When we talk about AI, we're not talking about a single technology. We're talking about a layered stack of capabilities: large language models for generating and interpreting text; computer vision systems for recognising objects and movement; speech recognition and generation; recommendation engines; planning algorithms; diffusion models, GANs, VAEs and other generative models for images, video, and audio; knowledge graphs. These systems become useful when used together and built on top of; when someone designs a product with purpose.
This foundational layer could be directed towards any number of applications. But too frequently we’re still conflating the demo with the destination. We're using the chat interface as if it were the product, and evaluating its worth by what it spits out: a bedtime story, a LinkedIn post, an email reply.

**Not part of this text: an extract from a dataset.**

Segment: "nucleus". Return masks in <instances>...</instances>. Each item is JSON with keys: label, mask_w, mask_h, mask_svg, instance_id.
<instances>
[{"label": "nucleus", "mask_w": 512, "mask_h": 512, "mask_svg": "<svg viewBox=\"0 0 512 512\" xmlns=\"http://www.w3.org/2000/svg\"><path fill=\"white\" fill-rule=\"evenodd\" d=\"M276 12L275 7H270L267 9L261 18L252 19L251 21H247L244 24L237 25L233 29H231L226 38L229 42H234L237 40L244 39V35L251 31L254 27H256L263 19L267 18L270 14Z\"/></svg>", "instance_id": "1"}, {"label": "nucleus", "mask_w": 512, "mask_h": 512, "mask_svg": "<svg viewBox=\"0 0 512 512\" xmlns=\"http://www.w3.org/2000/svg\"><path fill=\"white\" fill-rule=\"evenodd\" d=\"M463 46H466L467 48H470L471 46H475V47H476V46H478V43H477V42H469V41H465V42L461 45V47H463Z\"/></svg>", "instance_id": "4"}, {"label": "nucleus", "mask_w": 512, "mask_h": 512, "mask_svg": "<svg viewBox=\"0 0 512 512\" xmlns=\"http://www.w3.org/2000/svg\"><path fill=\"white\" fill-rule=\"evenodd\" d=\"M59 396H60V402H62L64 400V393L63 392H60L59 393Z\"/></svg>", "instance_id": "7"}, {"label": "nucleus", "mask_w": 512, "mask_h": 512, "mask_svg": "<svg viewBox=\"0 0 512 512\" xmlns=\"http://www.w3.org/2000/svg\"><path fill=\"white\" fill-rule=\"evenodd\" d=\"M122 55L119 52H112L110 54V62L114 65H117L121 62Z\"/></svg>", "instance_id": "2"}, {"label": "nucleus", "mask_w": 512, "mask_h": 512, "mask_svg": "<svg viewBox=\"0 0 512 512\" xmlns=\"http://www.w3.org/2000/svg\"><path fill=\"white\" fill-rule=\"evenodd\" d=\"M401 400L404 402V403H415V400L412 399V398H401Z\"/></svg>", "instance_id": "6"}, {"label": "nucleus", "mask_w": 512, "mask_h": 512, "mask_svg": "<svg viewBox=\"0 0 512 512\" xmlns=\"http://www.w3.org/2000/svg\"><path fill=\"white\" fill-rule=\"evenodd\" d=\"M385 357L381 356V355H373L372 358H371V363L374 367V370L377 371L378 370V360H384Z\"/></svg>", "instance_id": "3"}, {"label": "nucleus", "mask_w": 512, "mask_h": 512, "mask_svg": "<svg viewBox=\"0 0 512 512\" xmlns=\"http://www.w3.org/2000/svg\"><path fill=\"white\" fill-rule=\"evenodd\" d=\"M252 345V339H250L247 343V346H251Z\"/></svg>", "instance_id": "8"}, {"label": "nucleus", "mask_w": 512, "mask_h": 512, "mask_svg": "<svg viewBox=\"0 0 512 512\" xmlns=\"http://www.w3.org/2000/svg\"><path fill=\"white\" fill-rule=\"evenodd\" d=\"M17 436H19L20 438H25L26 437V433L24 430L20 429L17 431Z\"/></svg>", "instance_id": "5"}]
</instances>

We argue about em dashes or whether an AI-generated portrait in the style of Studio Ghibli is art or whether it's cheating to use ChatGPT to write a wedding speech. These debates aren't about the technology. They're about its most trivial surface applications.
Just like Pelion, AI arrived without its use cases fully defined. Our real task isn't just interface polish. It's structural thinking. It’s defining language and behaviour. It’s aligning system models with user models, so people can understand what AI products are and imagine how they might be used.
So just in case you were wondering: design isn’t dead. It’s as important as ever in the age of AI.